Bruce Myers, 3L, argued a post-conviction relief (PCR) appeal in front of the Oregon Court of Appeals on August 1, 2019.

Bruce Myers, 3L, argued a post-conviction relief (PCR) appeal in front of the Oregon Court of Appeals on August 1, 2019 as part of his externship with O’Connor Weber, LLC. “The experience was incredible,” Myers stated. “Being up at the podium, looking at the panel, and answering their questions was surreal.” 

Myers became interested in the PCR process when he participated in the Criminal Justice Reform Clinic where he worked on a pilot program to improve youth access to courts while in custody in Oregon. 

The following summer, Myers secured an externship at O’Connor Weber LLC. “During my interview, one of the partners asked if I would be interested in possibly arguing a case in the Oregon Court of Appeals. I thought, ‘do people say no?’”

Myers then began working on the PCR case, shortly before the case was to be argued before the Court of Appeals and after briefs had already been filed. Because he was not involved in the case earlier he needed to understand the briefing on both sides and analyze the case law for his argument. He also spent time watching previous arguments in the Court of Appeals to witness different styles and types of advocacy. “I had multiple moots with the attorneys in the firm to get ready for the big day and they worked hard to make sure that I was prepared,” Myers explained. “I was understandably nervous during those weeks leading up to argument but the firm did a good job making sure I never felt out of control.”
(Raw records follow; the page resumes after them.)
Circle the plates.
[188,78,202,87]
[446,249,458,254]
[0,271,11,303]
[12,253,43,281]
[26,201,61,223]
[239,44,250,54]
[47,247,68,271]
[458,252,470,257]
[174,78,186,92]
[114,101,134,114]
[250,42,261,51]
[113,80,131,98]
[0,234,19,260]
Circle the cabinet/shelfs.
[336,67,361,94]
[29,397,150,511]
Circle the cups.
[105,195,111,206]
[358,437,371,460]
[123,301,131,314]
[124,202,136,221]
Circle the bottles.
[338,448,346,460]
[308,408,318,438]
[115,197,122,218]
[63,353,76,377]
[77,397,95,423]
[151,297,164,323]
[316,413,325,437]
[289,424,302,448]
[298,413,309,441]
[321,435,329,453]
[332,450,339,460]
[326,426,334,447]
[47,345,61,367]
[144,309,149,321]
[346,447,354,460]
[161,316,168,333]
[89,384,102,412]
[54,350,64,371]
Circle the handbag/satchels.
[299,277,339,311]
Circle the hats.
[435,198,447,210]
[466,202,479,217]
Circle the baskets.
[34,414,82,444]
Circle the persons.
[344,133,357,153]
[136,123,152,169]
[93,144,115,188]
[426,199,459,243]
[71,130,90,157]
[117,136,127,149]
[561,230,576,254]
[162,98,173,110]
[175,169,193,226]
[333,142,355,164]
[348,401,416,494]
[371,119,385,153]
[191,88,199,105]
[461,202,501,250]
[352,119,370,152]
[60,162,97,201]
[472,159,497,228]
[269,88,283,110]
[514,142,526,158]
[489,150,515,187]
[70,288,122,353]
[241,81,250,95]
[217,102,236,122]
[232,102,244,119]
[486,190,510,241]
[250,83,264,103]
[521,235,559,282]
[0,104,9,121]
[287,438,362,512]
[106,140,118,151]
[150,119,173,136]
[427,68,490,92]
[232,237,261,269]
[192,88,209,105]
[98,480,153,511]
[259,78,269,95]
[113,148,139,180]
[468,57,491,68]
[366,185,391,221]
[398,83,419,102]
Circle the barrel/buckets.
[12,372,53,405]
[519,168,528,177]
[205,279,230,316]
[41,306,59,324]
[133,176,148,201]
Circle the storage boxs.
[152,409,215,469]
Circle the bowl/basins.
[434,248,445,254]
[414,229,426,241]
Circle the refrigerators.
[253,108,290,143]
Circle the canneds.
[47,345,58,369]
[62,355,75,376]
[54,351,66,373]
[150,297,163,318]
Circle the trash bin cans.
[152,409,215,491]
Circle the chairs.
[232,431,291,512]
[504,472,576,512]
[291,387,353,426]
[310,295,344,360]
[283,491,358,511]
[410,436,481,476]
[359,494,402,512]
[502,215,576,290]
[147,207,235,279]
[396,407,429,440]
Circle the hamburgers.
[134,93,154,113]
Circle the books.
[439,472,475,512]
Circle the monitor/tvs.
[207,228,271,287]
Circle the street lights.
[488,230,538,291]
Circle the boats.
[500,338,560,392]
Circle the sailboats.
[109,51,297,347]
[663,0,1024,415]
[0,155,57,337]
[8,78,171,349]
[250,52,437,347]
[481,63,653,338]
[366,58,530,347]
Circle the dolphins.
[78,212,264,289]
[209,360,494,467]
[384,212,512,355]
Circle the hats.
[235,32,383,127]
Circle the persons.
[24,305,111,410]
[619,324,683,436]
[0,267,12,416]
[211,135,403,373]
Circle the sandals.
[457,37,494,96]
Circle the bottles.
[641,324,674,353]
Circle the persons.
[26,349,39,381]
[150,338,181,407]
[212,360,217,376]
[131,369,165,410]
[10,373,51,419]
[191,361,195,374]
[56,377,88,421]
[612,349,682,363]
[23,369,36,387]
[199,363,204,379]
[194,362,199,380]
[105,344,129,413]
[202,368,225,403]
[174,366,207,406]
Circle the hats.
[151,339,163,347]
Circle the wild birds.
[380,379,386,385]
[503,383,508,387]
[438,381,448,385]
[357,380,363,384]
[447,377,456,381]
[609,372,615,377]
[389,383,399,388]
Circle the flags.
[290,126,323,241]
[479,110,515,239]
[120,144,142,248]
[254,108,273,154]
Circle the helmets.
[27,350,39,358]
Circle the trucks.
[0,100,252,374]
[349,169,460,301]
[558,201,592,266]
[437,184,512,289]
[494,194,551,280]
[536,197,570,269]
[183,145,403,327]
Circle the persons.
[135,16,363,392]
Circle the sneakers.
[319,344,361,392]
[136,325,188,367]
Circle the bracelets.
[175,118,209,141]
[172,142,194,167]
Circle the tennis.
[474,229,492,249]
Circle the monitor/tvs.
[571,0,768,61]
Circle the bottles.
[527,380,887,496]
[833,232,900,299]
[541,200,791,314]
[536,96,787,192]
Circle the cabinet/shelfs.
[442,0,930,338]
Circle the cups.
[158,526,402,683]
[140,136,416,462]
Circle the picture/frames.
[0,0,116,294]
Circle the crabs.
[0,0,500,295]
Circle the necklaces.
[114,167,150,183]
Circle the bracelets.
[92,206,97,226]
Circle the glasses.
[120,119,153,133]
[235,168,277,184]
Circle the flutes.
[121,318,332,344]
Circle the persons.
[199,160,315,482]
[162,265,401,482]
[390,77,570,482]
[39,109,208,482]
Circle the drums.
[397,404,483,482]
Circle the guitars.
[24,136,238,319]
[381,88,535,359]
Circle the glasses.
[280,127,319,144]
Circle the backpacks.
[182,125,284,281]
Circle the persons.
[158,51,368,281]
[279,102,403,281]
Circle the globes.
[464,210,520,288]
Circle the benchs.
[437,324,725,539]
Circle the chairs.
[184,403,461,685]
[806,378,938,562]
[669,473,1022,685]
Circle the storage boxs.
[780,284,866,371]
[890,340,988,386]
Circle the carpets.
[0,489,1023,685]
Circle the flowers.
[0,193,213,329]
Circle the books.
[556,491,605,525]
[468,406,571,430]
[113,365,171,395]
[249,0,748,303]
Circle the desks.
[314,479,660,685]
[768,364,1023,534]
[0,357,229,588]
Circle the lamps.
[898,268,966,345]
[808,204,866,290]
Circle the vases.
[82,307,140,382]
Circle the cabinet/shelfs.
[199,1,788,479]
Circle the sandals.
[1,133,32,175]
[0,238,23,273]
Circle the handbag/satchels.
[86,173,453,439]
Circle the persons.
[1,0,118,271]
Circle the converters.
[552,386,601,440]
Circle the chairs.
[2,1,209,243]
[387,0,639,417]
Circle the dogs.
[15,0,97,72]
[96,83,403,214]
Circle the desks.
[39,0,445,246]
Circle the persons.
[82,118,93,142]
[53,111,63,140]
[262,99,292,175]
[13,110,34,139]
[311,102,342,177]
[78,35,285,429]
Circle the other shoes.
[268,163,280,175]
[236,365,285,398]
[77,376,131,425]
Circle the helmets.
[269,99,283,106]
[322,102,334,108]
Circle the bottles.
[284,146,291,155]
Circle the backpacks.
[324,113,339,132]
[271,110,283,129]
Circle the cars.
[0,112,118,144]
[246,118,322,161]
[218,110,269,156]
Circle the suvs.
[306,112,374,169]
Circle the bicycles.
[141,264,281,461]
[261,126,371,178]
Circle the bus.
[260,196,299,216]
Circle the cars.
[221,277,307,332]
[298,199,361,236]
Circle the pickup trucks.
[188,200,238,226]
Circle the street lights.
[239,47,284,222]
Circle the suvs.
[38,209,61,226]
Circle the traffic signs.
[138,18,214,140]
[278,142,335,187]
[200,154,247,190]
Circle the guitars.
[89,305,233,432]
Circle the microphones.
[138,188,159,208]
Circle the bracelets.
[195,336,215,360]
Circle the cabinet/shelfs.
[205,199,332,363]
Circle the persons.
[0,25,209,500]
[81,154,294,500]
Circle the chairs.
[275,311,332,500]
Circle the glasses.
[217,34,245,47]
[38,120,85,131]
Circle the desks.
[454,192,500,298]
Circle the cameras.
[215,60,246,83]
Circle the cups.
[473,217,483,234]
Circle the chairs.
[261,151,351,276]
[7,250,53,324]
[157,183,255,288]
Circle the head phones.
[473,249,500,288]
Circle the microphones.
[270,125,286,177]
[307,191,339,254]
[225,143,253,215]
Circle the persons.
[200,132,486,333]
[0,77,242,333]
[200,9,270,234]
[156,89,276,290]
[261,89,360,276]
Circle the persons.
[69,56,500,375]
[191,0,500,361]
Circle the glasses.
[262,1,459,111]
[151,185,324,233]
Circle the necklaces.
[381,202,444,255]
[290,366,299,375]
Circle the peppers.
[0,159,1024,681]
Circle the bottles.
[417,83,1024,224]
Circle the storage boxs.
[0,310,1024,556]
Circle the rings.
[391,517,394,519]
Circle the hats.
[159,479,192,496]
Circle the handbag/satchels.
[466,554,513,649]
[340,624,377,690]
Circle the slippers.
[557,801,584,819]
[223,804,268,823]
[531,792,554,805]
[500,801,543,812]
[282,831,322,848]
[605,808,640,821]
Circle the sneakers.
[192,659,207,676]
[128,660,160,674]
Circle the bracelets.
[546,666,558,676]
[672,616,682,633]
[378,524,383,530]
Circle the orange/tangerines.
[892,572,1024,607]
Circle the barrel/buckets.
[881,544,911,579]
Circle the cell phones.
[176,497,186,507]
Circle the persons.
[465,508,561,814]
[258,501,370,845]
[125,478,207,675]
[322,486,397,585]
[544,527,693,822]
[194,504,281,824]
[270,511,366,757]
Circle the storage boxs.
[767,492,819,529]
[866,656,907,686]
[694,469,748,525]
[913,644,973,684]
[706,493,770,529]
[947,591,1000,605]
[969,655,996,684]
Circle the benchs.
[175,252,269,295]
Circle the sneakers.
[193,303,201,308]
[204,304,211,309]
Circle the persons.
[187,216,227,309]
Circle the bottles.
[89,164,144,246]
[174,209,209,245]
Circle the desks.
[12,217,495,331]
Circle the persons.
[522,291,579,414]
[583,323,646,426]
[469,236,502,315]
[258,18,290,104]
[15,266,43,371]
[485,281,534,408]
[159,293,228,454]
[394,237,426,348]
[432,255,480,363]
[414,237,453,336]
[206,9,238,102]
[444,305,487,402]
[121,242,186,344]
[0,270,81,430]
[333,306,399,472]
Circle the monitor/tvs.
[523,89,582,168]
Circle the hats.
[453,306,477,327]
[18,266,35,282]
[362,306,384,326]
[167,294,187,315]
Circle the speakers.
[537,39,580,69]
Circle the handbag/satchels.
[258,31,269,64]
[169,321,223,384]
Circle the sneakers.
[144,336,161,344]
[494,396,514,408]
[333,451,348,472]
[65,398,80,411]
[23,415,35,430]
The case Myers argued for stated that the client’s criminal defense attorney was constitutionally ineffective because the attorney failed to accurately advise the client of the immigration consequences of his guilty plea. The legal question revolved around counsel’s requirements under Padilla v. Kentucky Padilla sets a standard for criminal defense attorneys advising their non-citizen clients. Basically, if immigration consequences are clear, counsel’s advice needs to be equally clear. Oregon has interpreted Padilla a couple of times, but this will be the first time the Oregon Court of Appeals has had an opportunity to address this specific issue.

The Court of Appeals has not yet issued an opinion for this case, but the opinion is anticipated sometime between the beginning of December 2019 and Summer 2020.